* [Set problem]
Write out every one of the records below word for word.

□ □ □ □ □

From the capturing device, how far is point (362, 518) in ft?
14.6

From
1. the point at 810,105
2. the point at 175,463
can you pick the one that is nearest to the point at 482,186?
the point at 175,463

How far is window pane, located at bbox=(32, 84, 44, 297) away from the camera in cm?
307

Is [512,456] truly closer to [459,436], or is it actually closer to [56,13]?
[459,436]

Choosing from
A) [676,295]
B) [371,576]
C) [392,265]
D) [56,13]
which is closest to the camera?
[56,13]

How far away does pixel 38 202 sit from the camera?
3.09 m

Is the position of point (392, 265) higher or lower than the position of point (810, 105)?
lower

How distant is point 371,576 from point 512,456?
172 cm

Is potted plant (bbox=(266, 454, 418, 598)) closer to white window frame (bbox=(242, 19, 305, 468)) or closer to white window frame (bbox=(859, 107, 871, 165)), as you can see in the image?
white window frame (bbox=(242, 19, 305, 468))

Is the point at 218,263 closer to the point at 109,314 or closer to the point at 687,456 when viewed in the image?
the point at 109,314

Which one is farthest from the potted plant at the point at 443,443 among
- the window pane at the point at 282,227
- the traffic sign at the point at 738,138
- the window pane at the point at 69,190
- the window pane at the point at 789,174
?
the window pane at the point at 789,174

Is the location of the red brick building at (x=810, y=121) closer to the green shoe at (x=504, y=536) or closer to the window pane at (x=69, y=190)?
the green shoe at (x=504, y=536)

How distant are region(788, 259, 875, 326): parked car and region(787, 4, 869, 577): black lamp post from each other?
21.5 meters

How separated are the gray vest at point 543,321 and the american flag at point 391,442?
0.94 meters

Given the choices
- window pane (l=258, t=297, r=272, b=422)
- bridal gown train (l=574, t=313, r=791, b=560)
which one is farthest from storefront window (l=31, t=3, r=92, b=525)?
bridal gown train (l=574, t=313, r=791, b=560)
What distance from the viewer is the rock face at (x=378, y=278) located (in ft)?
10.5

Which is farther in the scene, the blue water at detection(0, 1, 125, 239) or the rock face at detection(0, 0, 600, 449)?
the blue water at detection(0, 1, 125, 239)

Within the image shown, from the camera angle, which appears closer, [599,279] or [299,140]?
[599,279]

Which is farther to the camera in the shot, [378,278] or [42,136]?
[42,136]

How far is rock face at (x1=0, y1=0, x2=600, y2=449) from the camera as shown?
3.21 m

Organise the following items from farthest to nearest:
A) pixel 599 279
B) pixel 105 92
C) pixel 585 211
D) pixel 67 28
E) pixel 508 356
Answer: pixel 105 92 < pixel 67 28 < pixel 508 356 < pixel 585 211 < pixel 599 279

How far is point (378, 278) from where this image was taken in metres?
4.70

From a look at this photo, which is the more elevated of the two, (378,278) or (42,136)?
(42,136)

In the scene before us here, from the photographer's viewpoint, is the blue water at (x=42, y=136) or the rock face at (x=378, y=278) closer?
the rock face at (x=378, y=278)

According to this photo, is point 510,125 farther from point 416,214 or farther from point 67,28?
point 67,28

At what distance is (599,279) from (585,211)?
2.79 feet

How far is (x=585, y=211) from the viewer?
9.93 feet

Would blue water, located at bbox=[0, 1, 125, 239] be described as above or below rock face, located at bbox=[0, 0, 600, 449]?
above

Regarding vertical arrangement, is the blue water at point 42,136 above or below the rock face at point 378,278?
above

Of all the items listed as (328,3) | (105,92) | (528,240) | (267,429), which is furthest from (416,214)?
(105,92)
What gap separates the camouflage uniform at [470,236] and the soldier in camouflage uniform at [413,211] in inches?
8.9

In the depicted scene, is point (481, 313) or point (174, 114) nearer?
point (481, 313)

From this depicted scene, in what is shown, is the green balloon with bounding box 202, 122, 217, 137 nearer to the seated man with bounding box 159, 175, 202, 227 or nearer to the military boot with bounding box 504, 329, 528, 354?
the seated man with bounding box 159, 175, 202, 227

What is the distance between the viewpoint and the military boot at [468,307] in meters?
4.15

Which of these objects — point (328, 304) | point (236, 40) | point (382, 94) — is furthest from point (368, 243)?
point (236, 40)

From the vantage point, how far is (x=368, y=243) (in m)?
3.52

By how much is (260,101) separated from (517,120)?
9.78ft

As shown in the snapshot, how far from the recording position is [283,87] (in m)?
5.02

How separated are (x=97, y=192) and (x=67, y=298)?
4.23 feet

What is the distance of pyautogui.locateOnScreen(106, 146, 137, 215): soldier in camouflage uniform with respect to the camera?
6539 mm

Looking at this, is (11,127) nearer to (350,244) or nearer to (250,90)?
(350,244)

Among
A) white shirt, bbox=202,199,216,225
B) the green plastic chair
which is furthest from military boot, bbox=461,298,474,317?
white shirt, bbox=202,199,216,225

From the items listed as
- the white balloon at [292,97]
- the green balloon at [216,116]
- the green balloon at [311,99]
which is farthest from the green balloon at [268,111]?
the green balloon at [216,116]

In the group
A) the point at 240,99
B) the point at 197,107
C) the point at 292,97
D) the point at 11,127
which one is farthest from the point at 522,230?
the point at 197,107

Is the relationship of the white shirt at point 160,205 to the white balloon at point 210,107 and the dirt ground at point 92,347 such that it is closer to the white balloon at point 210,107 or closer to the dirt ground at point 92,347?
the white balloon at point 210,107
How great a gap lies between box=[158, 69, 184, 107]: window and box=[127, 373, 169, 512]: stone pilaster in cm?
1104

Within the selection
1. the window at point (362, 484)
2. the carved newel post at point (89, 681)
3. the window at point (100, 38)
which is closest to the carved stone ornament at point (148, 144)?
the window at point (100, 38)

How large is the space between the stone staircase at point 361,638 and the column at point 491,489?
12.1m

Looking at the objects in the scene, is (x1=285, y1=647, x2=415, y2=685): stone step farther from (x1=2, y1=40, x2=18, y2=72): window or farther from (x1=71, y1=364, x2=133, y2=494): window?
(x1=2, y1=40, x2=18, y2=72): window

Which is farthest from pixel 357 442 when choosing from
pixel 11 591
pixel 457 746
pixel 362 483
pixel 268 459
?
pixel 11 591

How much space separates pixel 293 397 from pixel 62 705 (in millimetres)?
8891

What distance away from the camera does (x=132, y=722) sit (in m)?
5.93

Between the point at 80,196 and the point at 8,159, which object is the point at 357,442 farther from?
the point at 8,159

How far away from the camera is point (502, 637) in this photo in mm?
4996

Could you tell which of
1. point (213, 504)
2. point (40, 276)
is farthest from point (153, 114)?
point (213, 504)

□ □ □ □ □

* [Result of the task]
From the capturing device, how far is point (362, 518) in ft?
14.6

From
1. the point at 810,105
2. the point at 175,463
can you pick the one that is nearest to the point at 482,186?
the point at 175,463

How far is window pane, located at bbox=(32, 84, 44, 297) away from the camera in cm?
307

Is [512,456] truly closer to [459,436], or is it actually closer to [56,13]?
[459,436]

Choosing from
A) [676,295]
B) [371,576]
C) [392,265]
D) [56,13]
which is closest to the camera?
[56,13]

How far away does pixel 38 202 sit from the camera?
3.09 m

Is the position of point (392, 265) higher or lower than the position of point (810, 105)?
lower

How distant is point 371,576 from point 512,456?
172 cm

Is potted plant (bbox=(266, 454, 418, 598)) closer to white window frame (bbox=(242, 19, 305, 468)) or closer to white window frame (bbox=(859, 107, 871, 165)), as you can see in the image?
white window frame (bbox=(242, 19, 305, 468))

Is the point at 218,263 closer to the point at 109,314 or closer to the point at 687,456 when viewed in the image?
the point at 109,314

Which one is farthest from the potted plant at the point at 443,443 among
- the window pane at the point at 282,227
- the traffic sign at the point at 738,138
- the window pane at the point at 69,190
- the window pane at the point at 789,174
?
the window pane at the point at 789,174

Is the location of the red brick building at (x=810, y=121) closer to the green shoe at (x=504, y=536) or closer to the window pane at (x=69, y=190)?
the green shoe at (x=504, y=536)

How distant are region(788, 259, 875, 326): parked car and region(787, 4, 869, 577): black lamp post from each other?
21.5 meters

How separated are the gray vest at point 543,321 and the american flag at point 391,442?
0.94 meters

Given the choices
- window pane (l=258, t=297, r=272, b=422)
- bridal gown train (l=574, t=313, r=791, b=560)
which one is farthest from storefront window (l=31, t=3, r=92, b=525)?
bridal gown train (l=574, t=313, r=791, b=560)
What distance from the viewer is the rock face at (x=378, y=278) located (in ft)?
10.5

Which is farther in the scene, the blue water at detection(0, 1, 125, 239) or the rock face at detection(0, 0, 600, 449)?
the blue water at detection(0, 1, 125, 239)

Within the image shown, from the camera angle, which appears closer, [599,279] or [299,140]?
[599,279]

Which is farther to the camera in the shot, [378,278] or [42,136]?
[42,136]

How far is rock face at (x1=0, y1=0, x2=600, y2=449) from the camera as shown?
3.21 m

Organise the following items from farthest to nearest:
A) pixel 599 279
B) pixel 105 92
C) pixel 585 211
D) pixel 67 28
E) pixel 508 356
Answer: pixel 105 92 < pixel 67 28 < pixel 508 356 < pixel 585 211 < pixel 599 279

How far is point (378, 278) from where this image was taken in metres?
4.70

From a look at this photo, which is the more elevated of the two, (378,278) or (42,136)?
(42,136)

In the scene before us here, from the photographer's viewpoint, is the blue water at (x=42, y=136) or the rock face at (x=378, y=278) closer?
the rock face at (x=378, y=278)

According to this photo, is point 510,125 farther from point 416,214 or farther from point 67,28?
point 67,28

At what distance is (599,279) from (585,211)?
2.79 feet

How far is (x=585, y=211) from the viewer?
9.93 feet

Would blue water, located at bbox=[0, 1, 125, 239] be described as above or below rock face, located at bbox=[0, 0, 600, 449]?
above

Regarding vertical arrangement, is the blue water at point 42,136 above or below the rock face at point 378,278?
above

Of all the items listed as (328,3) | (105,92) | (528,240) | (267,429), which is furthest from (416,214)?
(105,92)
What gap separates the camouflage uniform at [470,236] and the soldier in camouflage uniform at [413,211] in inches?
8.9

In the depicted scene, is point (481, 313) or point (174, 114) nearer?
point (481, 313)

From this depicted scene, in what is shown, is the green balloon with bounding box 202, 122, 217, 137 nearer to the seated man with bounding box 159, 175, 202, 227 or nearer to the military boot with bounding box 504, 329, 528, 354?
the seated man with bounding box 159, 175, 202, 227

What is the distance between the viewpoint and the military boot at [468,307] in meters?
4.15

Which of these objects — point (328, 304) | point (236, 40) | point (382, 94) — is furthest from point (368, 243)?
point (236, 40)

From the vantage point, how far is (x=368, y=243) (in m)?
3.52

By how much is (260,101) separated from (517,120)?
9.78ft

As shown in the snapshot, how far from the recording position is [283,87] (in m)?
5.02

How separated are (x=97, y=192) and (x=67, y=298)?
4.23 feet

What is the distance of pyautogui.locateOnScreen(106, 146, 137, 215): soldier in camouflage uniform with respect to the camera?
6539 mm

Looking at this, is (11,127) nearer to (350,244) or nearer to (250,90)?
(350,244)

Among
A) white shirt, bbox=202,199,216,225
B) the green plastic chair
which is furthest from military boot, bbox=461,298,474,317?
white shirt, bbox=202,199,216,225

From the items listed as
- the white balloon at [292,97]
- the green balloon at [216,116]
- the green balloon at [311,99]
which is farthest from the green balloon at [268,111]?
the green balloon at [216,116]

In the group
A) the point at 240,99
B) the point at 197,107
C) the point at 292,97
D) the point at 11,127
which one is farthest from the point at 522,230?
the point at 197,107

Is the relationship of the white shirt at point 160,205 to the white balloon at point 210,107 and the dirt ground at point 92,347 such that it is closer to the white balloon at point 210,107 or closer to the dirt ground at point 92,347?
the white balloon at point 210,107
How great a gap lies between box=[158, 69, 184, 107]: window and box=[127, 373, 169, 512]: stone pilaster in cm?
1104

Within the selection
1. the window at point (362, 484)
2. the carved newel post at point (89, 681)
3. the window at point (100, 38)
which is closest to the carved stone ornament at point (148, 144)?
the window at point (100, 38)

How large is the space between the stone staircase at point 361,638 and the column at point 491,489?
12.1m

Looking at the objects in the scene, is (x1=285, y1=647, x2=415, y2=685): stone step farther from (x1=2, y1=40, x2=18, y2=72): window or farther from (x1=71, y1=364, x2=133, y2=494): window?
(x1=2, y1=40, x2=18, y2=72): window

Which is farthest from pixel 357 442 when choosing from
pixel 11 591
pixel 457 746
pixel 362 483
pixel 268 459
?
pixel 11 591

How much space separates pixel 293 397 from pixel 62 705 (in millimetres)?
8891

What distance away from the camera does (x=132, y=722) sit (in m)?
5.93

Between the point at 80,196 and the point at 8,159, which object is the point at 357,442 farther from?
the point at 8,159

How far away from the camera is point (502, 637) in this photo in mm?
4996

Could you tell which of
1. point (213, 504)
2. point (40, 276)
is farthest from point (153, 114)?
point (213, 504)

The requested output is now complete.